Irina Palm
Maggie (Marianne Faithfull), torununun hastalığı için gereken parayı bulmaya çalışır. Tedavi için Avustralya’ya gidilmesi gerekir ancak oğlunun elinden bir şey gelmez ve o torununu gerçekten çok sever. Kredi başvuruları reddedilir, iş başvuruları çok yaşlı olduğu için reddedilir, bir sex dükkanına hostes işi nedeniyle başvurmak ister. Ancak hostes’in etrafı düzenlemek, temizlik yapmak dışında anlamları olduğunu öğrenip ordan kaçar. Ellerinin çok güzel olduğunu erkeklere mastürbasyon yapabileceğini söyler ona Mikky, (Miki Manojlovic) bu onu daha fazla korkutur, gece ellerine bakarak uyur. Başka yolları da deneyip hiç çaresi kalmadığında bu işi kabul eder. Önceleri yapamayacağını düşünür, ancak niçin burada olduğunu kendine hatırlatıp katlanmaya devam eder. Odasını kişiselleştirmeye başlar, ünlü olup adı Irina Palm bile olur, artık müşterisi kapıda uzun kuyruklar oluşturur. Tedavi için gereken parayı Mikky’den borç alır ve bu borcu ödemek için de çok çalışır.

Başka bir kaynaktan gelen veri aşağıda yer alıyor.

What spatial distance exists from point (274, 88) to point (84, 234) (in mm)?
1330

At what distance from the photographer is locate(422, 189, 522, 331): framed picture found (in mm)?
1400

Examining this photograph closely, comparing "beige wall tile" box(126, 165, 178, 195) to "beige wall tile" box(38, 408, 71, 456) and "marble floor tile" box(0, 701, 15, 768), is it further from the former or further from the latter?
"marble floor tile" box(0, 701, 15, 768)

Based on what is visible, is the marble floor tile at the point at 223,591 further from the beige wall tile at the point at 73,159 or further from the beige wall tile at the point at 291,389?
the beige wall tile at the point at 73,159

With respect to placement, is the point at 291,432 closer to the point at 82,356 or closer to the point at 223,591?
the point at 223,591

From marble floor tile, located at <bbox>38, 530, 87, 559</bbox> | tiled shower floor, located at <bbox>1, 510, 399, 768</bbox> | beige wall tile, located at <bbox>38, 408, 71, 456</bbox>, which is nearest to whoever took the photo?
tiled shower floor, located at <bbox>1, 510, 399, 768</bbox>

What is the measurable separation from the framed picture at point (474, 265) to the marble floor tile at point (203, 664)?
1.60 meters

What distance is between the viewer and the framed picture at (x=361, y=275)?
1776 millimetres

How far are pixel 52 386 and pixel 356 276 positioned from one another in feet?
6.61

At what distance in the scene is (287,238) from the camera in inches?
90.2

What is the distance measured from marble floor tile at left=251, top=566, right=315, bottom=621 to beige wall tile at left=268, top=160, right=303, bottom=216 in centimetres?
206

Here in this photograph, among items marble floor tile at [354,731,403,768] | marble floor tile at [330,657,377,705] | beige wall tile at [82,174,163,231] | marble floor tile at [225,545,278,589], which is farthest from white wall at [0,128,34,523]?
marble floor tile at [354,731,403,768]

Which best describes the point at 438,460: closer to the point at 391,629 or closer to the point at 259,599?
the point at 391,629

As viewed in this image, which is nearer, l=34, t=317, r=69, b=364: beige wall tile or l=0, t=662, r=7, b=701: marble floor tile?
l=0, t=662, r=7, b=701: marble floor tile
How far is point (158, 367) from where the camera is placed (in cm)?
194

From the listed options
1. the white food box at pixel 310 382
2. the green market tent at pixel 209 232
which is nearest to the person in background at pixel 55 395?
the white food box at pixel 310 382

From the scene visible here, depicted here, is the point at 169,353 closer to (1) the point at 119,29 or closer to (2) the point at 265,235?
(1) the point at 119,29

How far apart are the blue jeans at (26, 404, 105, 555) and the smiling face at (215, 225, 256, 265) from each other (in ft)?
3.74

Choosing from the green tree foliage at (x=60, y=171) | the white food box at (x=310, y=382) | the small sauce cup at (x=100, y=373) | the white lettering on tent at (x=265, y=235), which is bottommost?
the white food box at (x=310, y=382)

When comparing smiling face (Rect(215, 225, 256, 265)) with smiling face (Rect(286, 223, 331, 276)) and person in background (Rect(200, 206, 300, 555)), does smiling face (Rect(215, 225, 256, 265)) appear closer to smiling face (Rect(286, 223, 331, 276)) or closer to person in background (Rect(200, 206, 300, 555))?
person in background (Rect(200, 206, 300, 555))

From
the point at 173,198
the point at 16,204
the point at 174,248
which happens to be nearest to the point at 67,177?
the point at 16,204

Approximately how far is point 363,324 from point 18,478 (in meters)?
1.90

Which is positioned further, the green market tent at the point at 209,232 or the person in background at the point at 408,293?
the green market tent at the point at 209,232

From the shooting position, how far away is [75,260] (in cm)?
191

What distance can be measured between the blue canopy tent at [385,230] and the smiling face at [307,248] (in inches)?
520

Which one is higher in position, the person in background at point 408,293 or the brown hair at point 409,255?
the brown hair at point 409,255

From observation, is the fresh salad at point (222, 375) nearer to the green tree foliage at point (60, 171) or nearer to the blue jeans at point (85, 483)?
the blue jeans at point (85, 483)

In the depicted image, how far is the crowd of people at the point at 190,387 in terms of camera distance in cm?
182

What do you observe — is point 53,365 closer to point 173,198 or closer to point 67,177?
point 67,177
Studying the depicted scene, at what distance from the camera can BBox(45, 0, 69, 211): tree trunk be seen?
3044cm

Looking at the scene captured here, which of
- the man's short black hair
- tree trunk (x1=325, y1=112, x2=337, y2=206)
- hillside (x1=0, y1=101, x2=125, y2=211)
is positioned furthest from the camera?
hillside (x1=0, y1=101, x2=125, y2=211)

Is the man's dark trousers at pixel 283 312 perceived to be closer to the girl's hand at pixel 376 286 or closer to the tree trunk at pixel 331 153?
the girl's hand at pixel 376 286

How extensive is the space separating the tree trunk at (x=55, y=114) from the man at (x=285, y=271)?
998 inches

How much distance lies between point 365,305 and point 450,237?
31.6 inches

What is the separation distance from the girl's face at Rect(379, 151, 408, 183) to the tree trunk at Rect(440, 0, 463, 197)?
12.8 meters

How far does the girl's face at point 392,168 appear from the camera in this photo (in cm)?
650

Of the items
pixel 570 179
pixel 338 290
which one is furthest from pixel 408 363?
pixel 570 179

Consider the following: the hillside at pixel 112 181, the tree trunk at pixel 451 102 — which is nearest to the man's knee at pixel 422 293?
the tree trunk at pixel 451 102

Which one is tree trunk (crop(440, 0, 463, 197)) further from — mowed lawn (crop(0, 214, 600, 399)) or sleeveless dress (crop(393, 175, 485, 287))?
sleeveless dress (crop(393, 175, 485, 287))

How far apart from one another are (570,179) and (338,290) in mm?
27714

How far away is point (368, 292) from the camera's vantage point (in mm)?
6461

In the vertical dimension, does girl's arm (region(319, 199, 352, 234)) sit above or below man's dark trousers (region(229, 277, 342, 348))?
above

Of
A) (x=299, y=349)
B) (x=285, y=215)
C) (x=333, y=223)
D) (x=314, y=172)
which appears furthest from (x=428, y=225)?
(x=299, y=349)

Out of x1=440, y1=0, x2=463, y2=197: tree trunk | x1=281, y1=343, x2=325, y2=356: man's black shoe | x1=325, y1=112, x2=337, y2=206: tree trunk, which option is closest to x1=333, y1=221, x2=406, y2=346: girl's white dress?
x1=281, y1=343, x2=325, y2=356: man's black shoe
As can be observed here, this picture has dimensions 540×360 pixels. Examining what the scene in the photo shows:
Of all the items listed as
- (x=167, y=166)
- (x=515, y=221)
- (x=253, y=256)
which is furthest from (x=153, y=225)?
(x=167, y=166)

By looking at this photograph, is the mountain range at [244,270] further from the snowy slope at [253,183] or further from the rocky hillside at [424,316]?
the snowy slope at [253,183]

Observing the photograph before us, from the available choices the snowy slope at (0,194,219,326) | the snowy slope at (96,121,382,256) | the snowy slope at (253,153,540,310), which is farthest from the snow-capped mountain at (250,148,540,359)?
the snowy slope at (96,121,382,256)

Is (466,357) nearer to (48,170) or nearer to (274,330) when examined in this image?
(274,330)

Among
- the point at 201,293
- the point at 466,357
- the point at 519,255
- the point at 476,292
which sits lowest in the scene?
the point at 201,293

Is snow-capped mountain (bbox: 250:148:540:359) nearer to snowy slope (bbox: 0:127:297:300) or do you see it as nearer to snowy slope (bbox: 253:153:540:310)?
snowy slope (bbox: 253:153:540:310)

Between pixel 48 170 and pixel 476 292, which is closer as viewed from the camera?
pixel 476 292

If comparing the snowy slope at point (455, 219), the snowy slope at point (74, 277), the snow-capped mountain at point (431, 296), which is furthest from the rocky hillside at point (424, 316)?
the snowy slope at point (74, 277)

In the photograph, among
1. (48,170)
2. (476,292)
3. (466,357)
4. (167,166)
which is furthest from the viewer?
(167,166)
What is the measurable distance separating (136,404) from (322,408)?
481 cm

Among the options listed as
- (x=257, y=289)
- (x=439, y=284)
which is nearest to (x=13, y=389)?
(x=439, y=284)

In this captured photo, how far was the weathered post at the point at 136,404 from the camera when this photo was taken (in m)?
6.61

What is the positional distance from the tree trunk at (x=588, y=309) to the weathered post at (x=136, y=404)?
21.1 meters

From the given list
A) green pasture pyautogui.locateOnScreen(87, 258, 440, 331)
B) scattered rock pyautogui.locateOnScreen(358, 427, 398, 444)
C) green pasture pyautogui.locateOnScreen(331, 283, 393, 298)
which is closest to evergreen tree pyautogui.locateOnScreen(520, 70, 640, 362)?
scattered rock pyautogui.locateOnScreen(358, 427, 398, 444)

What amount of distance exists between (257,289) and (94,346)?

Tabi ki oğlu bu durumu öğrenip ortalığı birbirine katana kadar.
Olay örgüsü çok klişe görünebilir. Ama yönetmen kağıt üstünde çok sıradan görünen bir senaryodan bambaşka bir film çıkarmış. Film gücünü özellikle Marianne Faithfull’un oyunculuğundan alıyor. Sam Garbarski sanki bu filmi onun için yapmış, minik minik adımları, bakışları ve soğukkanlı hareketleriyle, her an patlayabilirmiş gibi duran, bakan, konuşan ama hep ölçülü hareket eden bu büyükanne daha iyi canlandırılabilir miydi.. Bir değişim, patlama benzeri bir şey yaşıyor Maggie, Mikky’ye aşık da oluyor, ancak yine o her şeyi derinlerde yaşayan ve ölçülü hali bozulmuyor hiç. İkiyüzlü arkadaşlarına yaptığı işi, herhangi bir işmiş gibi anlattığı sahnede bile sakin sakin çayını içmeyi sürdürüyor. Onun bir büyükanneye dönüşmesini izlemek bile çok keyifli.
Bunun dışında yönetmen rahatlıkla bir komedi filmine dönüştürebilirmiş bu filmi, ya da buz gibi bir dram yapabilirmiş, ama iki kolay yolu da tercih etmemiş, insana yer yer sinirli kahkahalar attıran bir yerde bırakmış. Öte yandan çocuğunu yetiştirmek ve yaşamak için bu işi yapan ve Maggie’ye işi öğreten Luisa ve torununu yaşatmak için bu işe mecbur kalan Maggie arasında da gerçekçi bir ilişki kurmuş ve bu iki kadının hayatı ile de gerçekten sağlam bir bakış açısına sahip olduğunu göstermiş. Senaryosundaki klişelere ve hatta “bazı sinemaseverlerin” “aman bizim binbir gece gibi işte” yorumlarına rağmen yönetmen başka bir film yapmayı başarmış, tabi ki Marianne Faithfull’un büyük yardımıyla.